WA Wa Punx: Football Chevrolet Colt 45

HRWZ025 Football Chevrolet Colt 45

Dylan Rippon: Rocks And Sands

HRWZ017 Rocks And Sands

In early 2003 Northern Sky Records released ‘Rocks And Sands’ as a limited edition 7″. There was an exclusive gig at the launch of the Carbon Music store in Soho with DJ sets from Sasha and Simian. The song was described as being “like the Beta Band at their best, but with an added intensity and classic rock foundations” (Indielondon). It entered Rough Trade’s list of “the top ten platters that matter” finally reaching no. 7 in the store’s single’s chart. The BBC went on to comment that the song was ‘upbeat and catchy in the Ed Harcourt frame of mind”, while The Guardian stated that Rippon is “a songwriter who is advertising nothing more than his own enthusiasm for peace in a world which appears to have gone entirely insane”. Some were quick to view the song as a knee-jerk protest against the Iraq invasion.
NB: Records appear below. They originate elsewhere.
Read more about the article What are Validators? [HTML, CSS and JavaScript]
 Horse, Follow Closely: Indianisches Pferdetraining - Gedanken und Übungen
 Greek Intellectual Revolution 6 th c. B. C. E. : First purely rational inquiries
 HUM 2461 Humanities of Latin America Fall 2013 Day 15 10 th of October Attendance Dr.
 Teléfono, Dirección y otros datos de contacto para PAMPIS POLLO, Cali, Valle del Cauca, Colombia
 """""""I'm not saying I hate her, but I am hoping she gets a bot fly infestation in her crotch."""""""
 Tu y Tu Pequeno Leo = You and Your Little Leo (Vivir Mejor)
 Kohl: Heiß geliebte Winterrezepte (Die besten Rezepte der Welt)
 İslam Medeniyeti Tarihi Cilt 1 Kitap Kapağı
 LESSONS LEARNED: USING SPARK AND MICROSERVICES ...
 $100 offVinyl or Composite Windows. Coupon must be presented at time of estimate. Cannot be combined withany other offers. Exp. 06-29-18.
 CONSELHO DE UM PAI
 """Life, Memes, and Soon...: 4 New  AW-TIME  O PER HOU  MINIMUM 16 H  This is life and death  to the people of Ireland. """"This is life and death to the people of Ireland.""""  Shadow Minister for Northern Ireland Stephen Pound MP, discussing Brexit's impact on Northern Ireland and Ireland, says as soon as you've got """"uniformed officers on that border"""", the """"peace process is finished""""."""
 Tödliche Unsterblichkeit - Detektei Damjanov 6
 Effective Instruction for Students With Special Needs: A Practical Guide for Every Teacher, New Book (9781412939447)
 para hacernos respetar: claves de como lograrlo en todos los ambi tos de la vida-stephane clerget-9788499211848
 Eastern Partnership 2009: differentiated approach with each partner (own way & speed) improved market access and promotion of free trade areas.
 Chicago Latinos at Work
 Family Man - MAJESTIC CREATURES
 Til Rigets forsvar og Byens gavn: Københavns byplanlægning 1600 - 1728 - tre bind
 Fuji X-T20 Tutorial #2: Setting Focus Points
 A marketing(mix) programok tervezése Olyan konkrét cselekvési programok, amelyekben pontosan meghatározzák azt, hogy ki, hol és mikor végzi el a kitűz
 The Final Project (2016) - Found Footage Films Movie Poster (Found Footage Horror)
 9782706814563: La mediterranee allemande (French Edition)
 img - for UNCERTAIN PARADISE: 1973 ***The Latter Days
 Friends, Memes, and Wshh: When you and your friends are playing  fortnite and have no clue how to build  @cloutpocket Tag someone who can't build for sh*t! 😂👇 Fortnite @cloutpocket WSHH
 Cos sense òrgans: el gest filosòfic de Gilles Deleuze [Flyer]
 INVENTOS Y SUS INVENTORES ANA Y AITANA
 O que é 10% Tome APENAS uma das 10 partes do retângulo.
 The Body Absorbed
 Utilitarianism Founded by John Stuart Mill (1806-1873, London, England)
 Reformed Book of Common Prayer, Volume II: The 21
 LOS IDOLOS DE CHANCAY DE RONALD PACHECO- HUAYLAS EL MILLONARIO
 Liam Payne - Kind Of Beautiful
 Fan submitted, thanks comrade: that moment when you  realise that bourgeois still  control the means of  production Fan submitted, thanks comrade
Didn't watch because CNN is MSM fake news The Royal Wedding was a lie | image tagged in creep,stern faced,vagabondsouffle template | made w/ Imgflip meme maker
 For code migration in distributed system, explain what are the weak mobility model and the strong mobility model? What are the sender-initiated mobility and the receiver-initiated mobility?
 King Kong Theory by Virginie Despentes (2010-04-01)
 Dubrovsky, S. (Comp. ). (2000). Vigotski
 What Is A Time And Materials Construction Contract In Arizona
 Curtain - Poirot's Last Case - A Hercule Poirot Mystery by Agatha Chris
There was a desire to define the song as ‘political’ with Rippon responding, ‘like most young people, I don’t care about politics – Rocks And Sands is anti-politics”. It was difficult explaining that the song had been written before the events of 9/11, inspired by a ‘smaller’ atrocity and that Rippon’s previous band Grand Union had already recorded the song in 2001 only to have the Twin Towers make its release impossible. We regard ‘Rocks And Sands’ with its unflinching gaze, visceral reality and visions of Baudrillard and McLuhan to be a very fine piece of pop music indeed. And it rocks! Suicide bombers, occupations, voyeurism, tourism, the medium is the message and withering criticism of the mainstream media (“and you’re just checking out the scenery”) was always going to be a tough sell to the mainstream media. As the Guardian signed off in its review the release of the single at the moment the Allied forces invaded Iraq was “like trying to flog scuba equipment in Chad, but it would be churlish not to wish him well”. Ten years after the initial release the sense that ‘Rocks And Sands’ captures the hypocrisy and distractions of our times has increased. The song’s relevance and stature continues to grow in a world of drones, censorship and mass surveillance, where the ‘War on Terror’ has achieved totality, we sit at home watching it all on ‘The News’, “and the jeeps roll on and on and on”.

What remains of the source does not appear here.